**What you will do**
Both the line below containing "[AIA 171Å start]" and the line containing "[139, 218, 191, 275].", along with every line between them, should be repeated exactly; no other line belongs in the answer.

Collected data:
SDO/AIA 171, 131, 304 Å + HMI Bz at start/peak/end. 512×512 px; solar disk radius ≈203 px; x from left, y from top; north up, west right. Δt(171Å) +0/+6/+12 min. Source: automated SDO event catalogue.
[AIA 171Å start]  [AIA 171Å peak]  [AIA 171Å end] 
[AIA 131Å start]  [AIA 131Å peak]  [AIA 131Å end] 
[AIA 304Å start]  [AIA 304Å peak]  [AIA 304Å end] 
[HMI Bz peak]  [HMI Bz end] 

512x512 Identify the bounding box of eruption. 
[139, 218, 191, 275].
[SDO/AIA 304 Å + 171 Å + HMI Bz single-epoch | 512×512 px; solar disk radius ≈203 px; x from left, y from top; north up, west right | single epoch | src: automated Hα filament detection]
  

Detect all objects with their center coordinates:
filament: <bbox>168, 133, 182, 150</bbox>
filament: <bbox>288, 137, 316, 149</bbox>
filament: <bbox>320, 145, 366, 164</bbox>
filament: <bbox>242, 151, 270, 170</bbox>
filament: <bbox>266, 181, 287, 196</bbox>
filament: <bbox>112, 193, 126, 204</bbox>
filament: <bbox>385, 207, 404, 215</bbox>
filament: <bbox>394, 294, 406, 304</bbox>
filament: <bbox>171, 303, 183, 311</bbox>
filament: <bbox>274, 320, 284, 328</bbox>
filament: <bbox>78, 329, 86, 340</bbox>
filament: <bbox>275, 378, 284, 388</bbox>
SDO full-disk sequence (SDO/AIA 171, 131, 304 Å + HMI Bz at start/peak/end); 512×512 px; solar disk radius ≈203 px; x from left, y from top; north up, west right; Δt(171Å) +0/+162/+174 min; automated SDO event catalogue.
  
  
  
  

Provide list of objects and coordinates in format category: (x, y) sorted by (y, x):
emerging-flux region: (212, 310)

**Reply**
[AIA 171Å start]  [AIA 171Å peak]  [AIA 171Å end] 
[AIA 131Å start]  [AIA 131Å peak]  [AIA 131Å end] 
[AIA 304Å start]  [AIA 304Å peak]  [AIA 304Å end] 
[HMI Bz peak]  [HMI Bz end] 

512x512 Identify the bounding box of eruption. 
[139, 218, 191, 275].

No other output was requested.